— Problem details —
Copy the rows below word for word, beginning with the line that contains "Reorder these from" and ending after the line that contains "2. the golden brown dough at pixel 623 334".

— Materials provided —
■ ■ ■

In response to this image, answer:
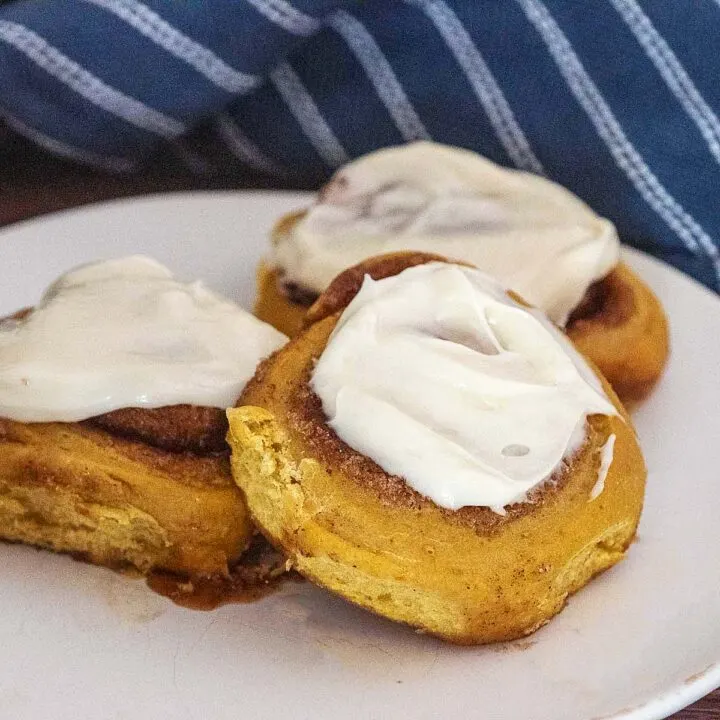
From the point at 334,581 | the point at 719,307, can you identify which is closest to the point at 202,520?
the point at 334,581

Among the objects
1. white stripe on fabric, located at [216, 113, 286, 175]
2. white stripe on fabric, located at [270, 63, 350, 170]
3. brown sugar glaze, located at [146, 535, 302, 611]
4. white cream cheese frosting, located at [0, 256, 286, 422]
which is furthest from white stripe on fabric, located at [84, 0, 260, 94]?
brown sugar glaze, located at [146, 535, 302, 611]

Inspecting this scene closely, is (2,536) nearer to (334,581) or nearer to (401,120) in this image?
(334,581)

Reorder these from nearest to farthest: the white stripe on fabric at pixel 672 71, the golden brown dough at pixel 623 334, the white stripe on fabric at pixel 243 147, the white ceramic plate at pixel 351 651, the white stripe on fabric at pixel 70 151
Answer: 1. the white ceramic plate at pixel 351 651
2. the golden brown dough at pixel 623 334
3. the white stripe on fabric at pixel 672 71
4. the white stripe on fabric at pixel 70 151
5. the white stripe on fabric at pixel 243 147

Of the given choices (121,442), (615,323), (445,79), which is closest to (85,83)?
(445,79)

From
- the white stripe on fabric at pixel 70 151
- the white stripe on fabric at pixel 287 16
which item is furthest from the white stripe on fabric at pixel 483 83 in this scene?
the white stripe on fabric at pixel 70 151

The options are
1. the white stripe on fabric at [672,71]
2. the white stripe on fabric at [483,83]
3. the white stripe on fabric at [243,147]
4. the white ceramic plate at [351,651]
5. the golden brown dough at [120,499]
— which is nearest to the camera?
the white ceramic plate at [351,651]

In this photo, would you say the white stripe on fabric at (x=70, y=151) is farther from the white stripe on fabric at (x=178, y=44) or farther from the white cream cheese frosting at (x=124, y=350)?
the white cream cheese frosting at (x=124, y=350)
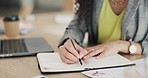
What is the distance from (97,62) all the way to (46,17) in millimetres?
1456

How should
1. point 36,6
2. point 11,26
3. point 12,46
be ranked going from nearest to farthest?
point 12,46 < point 11,26 < point 36,6

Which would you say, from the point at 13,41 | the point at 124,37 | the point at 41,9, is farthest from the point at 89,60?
the point at 41,9

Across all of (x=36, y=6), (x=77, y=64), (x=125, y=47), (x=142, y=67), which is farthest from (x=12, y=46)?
(x=36, y=6)

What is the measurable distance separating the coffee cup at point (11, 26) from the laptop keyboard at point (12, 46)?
7.3 inches

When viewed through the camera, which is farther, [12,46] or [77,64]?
[12,46]

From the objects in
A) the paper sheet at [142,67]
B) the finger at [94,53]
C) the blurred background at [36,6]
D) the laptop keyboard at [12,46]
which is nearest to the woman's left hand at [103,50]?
the finger at [94,53]

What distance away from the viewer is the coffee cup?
1566mm

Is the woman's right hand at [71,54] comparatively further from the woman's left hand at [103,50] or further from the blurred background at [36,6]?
the blurred background at [36,6]

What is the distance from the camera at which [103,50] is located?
1127mm

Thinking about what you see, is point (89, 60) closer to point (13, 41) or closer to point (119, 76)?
point (119, 76)

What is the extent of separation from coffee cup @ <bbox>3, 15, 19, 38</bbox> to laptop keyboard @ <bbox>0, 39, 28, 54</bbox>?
0.18 m

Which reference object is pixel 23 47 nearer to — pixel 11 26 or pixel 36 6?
pixel 11 26

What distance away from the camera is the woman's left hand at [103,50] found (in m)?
1.09

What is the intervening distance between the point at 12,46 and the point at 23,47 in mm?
57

■ ■ ■

— Response to the task —
Reorder these from nearest to farthest: the white stripe on fabric at pixel 672 71, the golden brown dough at pixel 623 334, the white stripe on fabric at pixel 243 147, the white ceramic plate at pixel 351 651, the white stripe on fabric at pixel 70 151
Answer: 1. the white ceramic plate at pixel 351 651
2. the golden brown dough at pixel 623 334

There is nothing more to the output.